Molecular simulation of the confined crystallization of ice in cement nanopore

XP Zhu and M Vandamme and ZW Jiang and L Brochard, JOURNAL OF CHEMICAL PHYSICS, 159, 154704 (2023).

DOI: 10.1063/5.0169783

Freezing of water under nanoconfinement exhibits physical peculiarities with respect to the bulk water. However, experimental observations are extremely challenging at this scale, which limits our understanding of the effect of confinement on water properties upon freezing. In this study, we use molecular dynamic simulations to investigate how confinement affects the kinetics of growth of ice and the thermodynamic equilibrium of ice-liquid coexistence. TIP4P/Ice water model and CSH-FF model were applied to simulate ice crystallization in a confined cement system at temperatures down to 220 K. We adapted an interface detection algorithm and reparameterized the CHILL/CHILL+ algorithm to capture ice growth. The confinement leads to a shift of the maximum growth rate of ice to a higher temperature than for bulk water. Both the confinement and surface impurities contribute to slowing down the ice growth.

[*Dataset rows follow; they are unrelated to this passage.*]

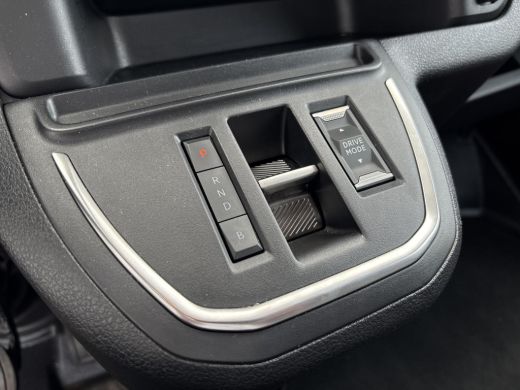 Toyota ProAce Live Extra Range Long 75 kWh | Rijklaarprijs | Apple Carplay & Android Auto | Parkeersensoren ach... ActivLease financial lease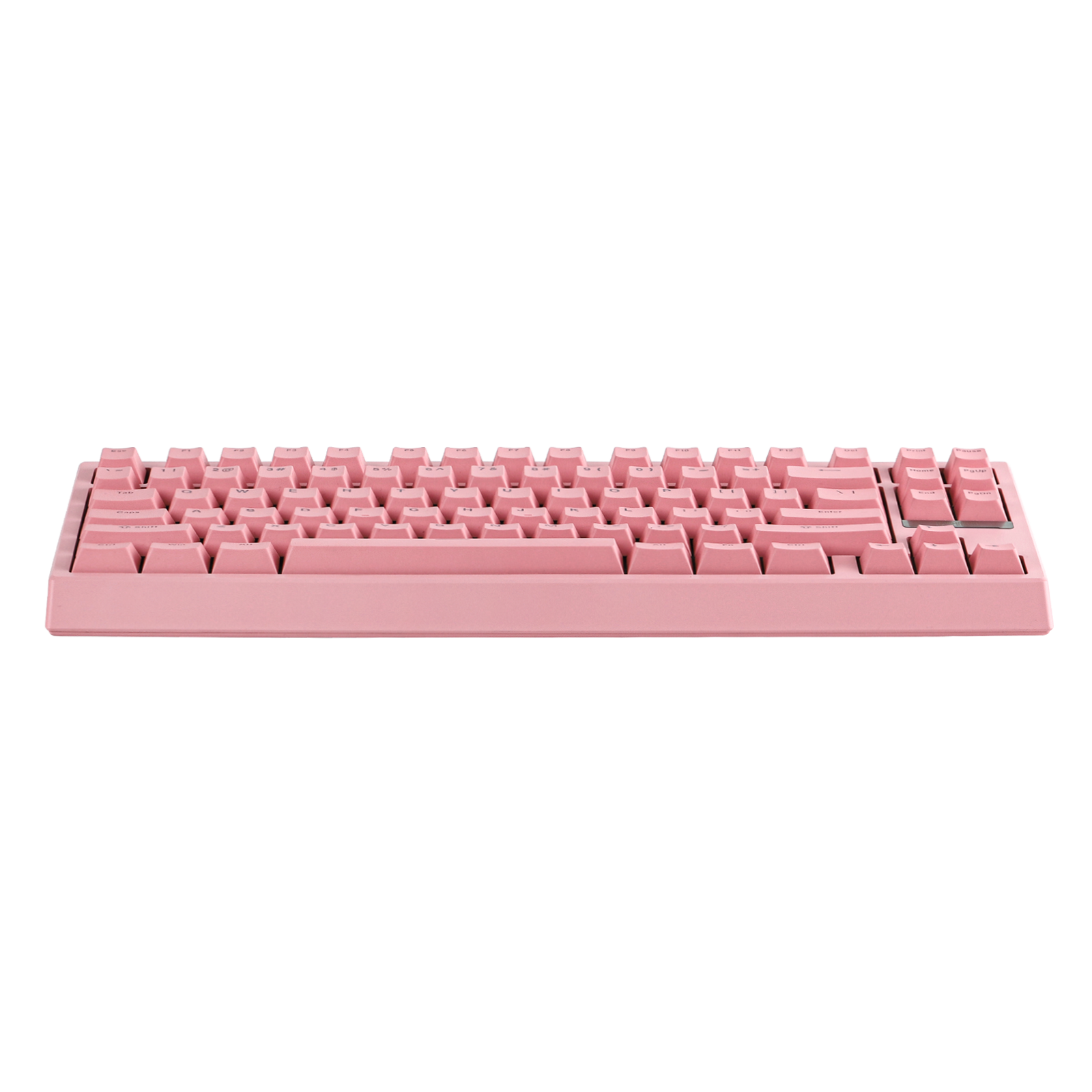EPOMAKER G84 Tri-Mode VIA Mechanical Keyboard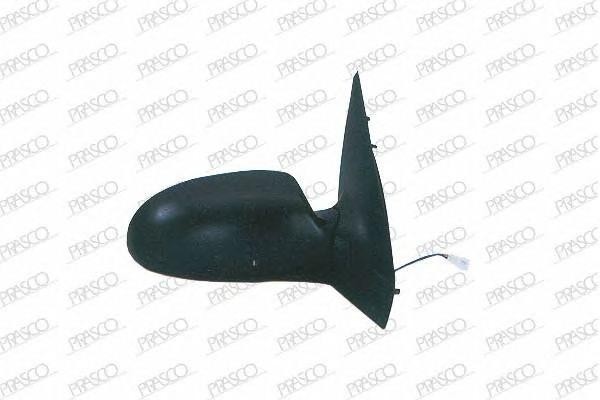 Наружное зеркало FD4207323 PRASCO GROUP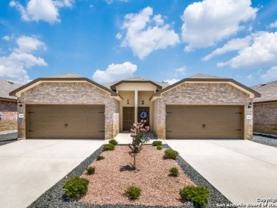 9931 Westover Blf - Photo 1 of 1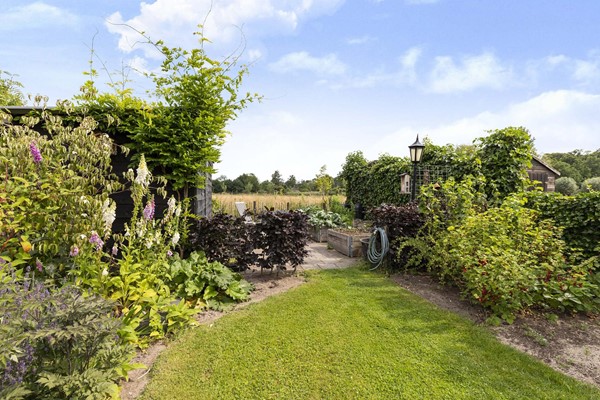 Medium property photo - Emperweg 27, 7399 AE Empe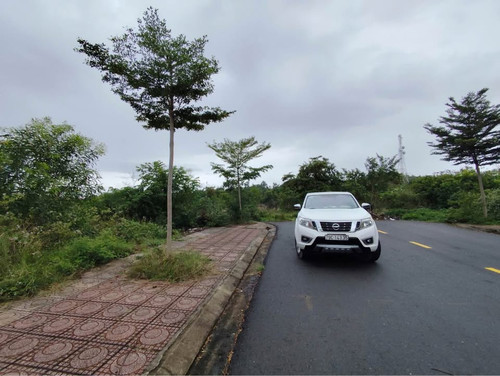 490685463 1222373973009657 2198013638427218032 n.jpg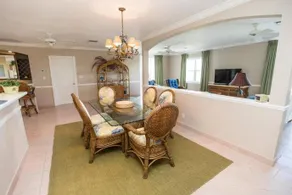 Turks And Caicos Oceanside - Image 2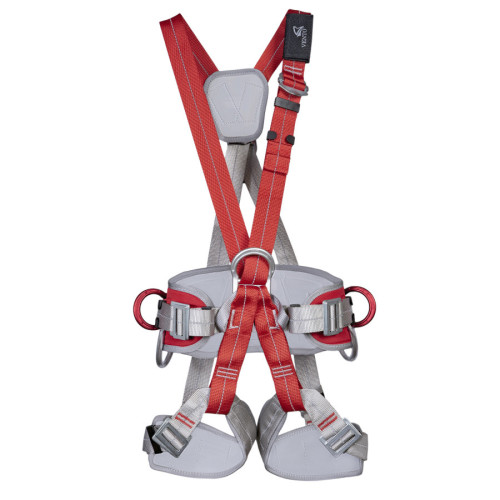  Страховочная система Венто Профи Универсал V2 в Санкт-Петербурге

For the ice-liquid coexistence at equilibrium, we derive a formulation of Thomson's equation adapted to statistical physics quantities accessible by molecular simulation, and we show that this adapted equation predicts accurately the melting line of bulk and confined ice Ih as a function of pressure. The confinement decreases systematically the melting temperature of ice of about 5 K compared with bulk ice Ih. A premelted water film about 1 nm thick is observed between the solid wall and ice, and its thickness is found to decrease continuously as temperature is lowered. We note that the surface impurities are key to the formation of the premelted water nanofilm when the temperature is lower than 250 K.